Robert Cruz, Miami-Dade County’s chief economist, said that many elements of stability need to be in place before there’s a sustainable market recovery, and that may take more of 2010 than optimists would like.
“The financial sector remains weak and many things need to happen before we will see more robust growth,” Cruz said. “But compared to where we have been, I see positive signs internationally — and that means there will be more demand for U.S. products as we move into the future. Housing and construction will be the last segment to recover.”
Cruz will join Tere Blanca, former Miami branch manager of Cushman & Wakefield of Florida and principal of Blanca Commercial Real Estate, and national real estate analyst Michael Cannon, managing director of Integra Realty Resources in Miami, at a Condo Vultures panel discussion tonight.
Peter Zalewski, principal of Condo Vultures, will serve as moderator of the event, which will examine real estate, finance and economic trends in South Florida in 2010, including talk of the state of bulk condo deals, note sales and commercial real estate.
Cruz said 2010 will be a year of economic recovery for South Florida, but growth will be stymied by an overall weak U.S. economy, lack of credit, and a mass of unsold housing units.
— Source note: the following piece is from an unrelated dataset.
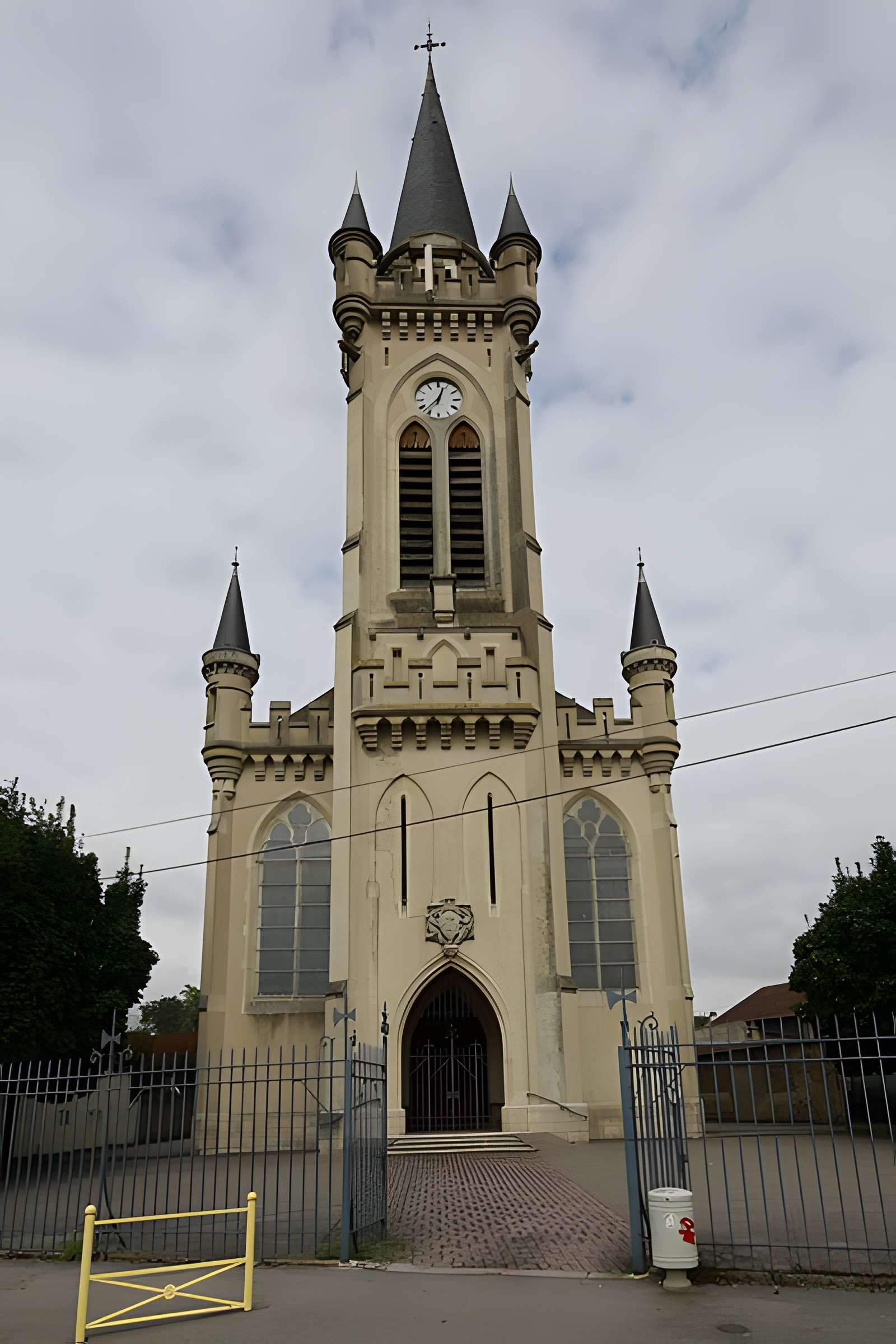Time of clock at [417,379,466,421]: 12:37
With sales of existing homes — both single-family houses and condos — rising, and prices showing signs of stabilizing, the residential market may well be starting to turn the corner.
But risk factors remain.
“We haven’t solved the foreclosure problem,” Cruz said. “We still have a lot of residential units out there that are worth less than their mortgages and we also have to find a solution to that. If that problem isn’t solved, we may have another wave of foreclosures and that will hurt the housing and construction markets.”
Cannon of Integra Realty Resources said one of his biggest concerns is pervasive fraud. According to the TowerGroup, losses from mortgage fraud were about $2.5 billion in 2008, and the firm expects comparable losses to continue for the next few years.
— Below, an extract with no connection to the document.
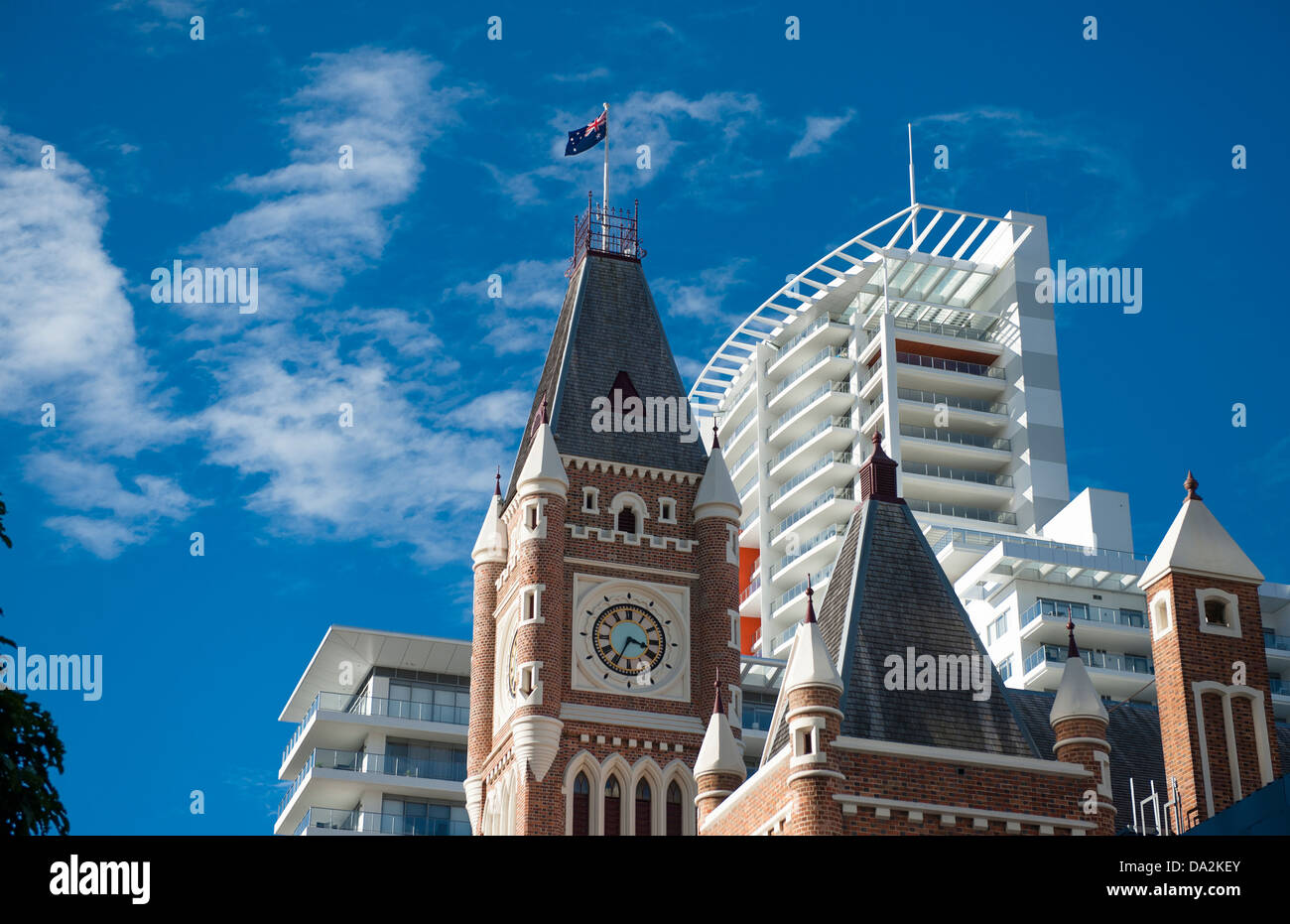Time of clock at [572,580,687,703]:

“It seems everyone has a little bit of larceny,” Cannon said. “I think very few, unless they’re hypocrites, don’t. Larceny turns into greed. Greed turns into fraud. And, if it’s widespread, fraud turns into what we’re faced with today.”
Cannon said the market is going through a deleveraging period. Everything was over-financed based on the expectations that prices and values would continue rising. It was an unrealistic expectation, he said. Throw in poor underwriting, poor oversight regulations, and an abundance of greed and it was a perfect formula for a housing meltdown, he said.
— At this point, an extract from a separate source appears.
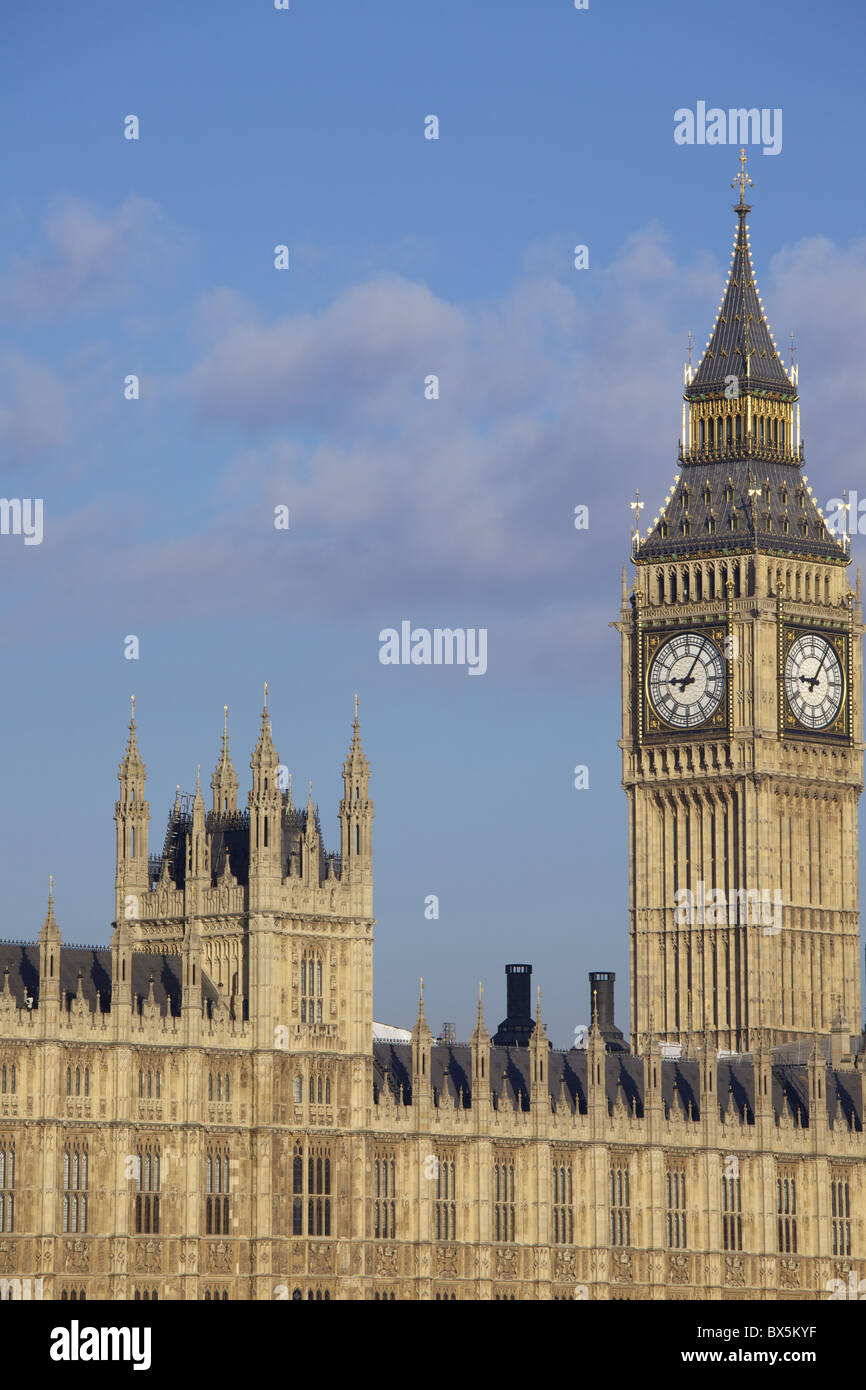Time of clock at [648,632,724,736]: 9:05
Cannon also said one of the biggest obstacles to recovery is the sheer number of “upside down” mortgages. Home values have rolled back to 2004 levels in many markets, and even lower in some sub-markets, leaving a majority of people who bought homes in the last seven years owing more than their properties are worth. Still, Cannon said, South Florida is beginning to emerge from the down real estate cycle.